(Beginning of Study material)

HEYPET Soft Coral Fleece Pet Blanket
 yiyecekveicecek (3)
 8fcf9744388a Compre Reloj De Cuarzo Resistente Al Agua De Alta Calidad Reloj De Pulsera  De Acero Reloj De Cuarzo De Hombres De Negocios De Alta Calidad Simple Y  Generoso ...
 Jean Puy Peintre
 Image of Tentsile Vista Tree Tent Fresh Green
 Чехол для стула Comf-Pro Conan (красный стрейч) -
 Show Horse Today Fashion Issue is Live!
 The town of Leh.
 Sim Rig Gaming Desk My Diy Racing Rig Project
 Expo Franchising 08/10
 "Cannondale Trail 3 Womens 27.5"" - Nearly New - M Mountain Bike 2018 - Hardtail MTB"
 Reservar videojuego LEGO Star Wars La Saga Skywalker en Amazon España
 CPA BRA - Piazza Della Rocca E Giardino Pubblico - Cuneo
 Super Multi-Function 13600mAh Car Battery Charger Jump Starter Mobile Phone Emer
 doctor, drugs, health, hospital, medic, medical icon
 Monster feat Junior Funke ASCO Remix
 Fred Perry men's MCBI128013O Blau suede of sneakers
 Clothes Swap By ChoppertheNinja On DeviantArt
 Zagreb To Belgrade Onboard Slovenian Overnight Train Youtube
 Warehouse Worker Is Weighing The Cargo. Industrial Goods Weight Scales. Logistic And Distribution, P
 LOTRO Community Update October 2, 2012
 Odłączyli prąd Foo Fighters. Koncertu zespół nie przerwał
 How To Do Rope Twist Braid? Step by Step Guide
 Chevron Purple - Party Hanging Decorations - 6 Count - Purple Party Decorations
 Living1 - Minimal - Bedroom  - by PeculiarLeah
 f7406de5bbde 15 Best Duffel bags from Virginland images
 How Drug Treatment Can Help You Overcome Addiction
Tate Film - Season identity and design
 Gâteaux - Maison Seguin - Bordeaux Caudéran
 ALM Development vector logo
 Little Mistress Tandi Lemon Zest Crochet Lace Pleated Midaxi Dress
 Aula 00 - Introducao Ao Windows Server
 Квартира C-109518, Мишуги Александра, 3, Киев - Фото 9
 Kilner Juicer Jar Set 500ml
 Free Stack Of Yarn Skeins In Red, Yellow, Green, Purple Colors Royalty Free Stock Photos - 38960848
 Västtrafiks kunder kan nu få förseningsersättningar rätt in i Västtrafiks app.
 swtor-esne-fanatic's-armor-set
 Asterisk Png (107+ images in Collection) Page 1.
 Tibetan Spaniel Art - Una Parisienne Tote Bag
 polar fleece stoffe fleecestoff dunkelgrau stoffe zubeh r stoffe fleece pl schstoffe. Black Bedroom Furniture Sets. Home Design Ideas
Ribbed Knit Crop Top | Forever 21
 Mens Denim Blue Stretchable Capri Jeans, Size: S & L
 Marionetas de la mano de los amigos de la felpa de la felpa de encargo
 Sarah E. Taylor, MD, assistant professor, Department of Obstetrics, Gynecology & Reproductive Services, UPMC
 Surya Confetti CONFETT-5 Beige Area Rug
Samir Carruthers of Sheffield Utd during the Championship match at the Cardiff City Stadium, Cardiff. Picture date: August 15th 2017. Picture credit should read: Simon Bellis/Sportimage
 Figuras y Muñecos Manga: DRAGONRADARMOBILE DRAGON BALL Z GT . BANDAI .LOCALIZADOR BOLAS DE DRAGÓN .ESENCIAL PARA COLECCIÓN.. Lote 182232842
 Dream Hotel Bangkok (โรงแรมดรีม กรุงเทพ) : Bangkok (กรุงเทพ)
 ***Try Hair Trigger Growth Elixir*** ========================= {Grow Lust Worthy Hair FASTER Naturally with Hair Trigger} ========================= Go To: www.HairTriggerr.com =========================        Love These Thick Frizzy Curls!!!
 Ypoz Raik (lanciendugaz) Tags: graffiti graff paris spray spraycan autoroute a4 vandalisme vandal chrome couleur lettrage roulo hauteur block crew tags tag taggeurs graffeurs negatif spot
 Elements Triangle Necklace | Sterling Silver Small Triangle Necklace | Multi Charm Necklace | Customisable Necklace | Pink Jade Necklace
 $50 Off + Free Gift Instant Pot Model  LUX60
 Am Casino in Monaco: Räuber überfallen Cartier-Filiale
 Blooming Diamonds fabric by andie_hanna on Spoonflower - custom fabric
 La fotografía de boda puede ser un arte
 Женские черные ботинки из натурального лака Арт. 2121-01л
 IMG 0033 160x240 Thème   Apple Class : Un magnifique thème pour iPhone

(End of Study material)

• _Exercise brief_
Your answer should consist of every line from the entries that holds "Free".

• _Task response_
 Free Stack Of Yarn Skeins In Red, Yellow, Green, Purple Colors Royalty Free Stock Photos - 38960848
 $50 Off + Free Gift Instant Pot Model  LUX60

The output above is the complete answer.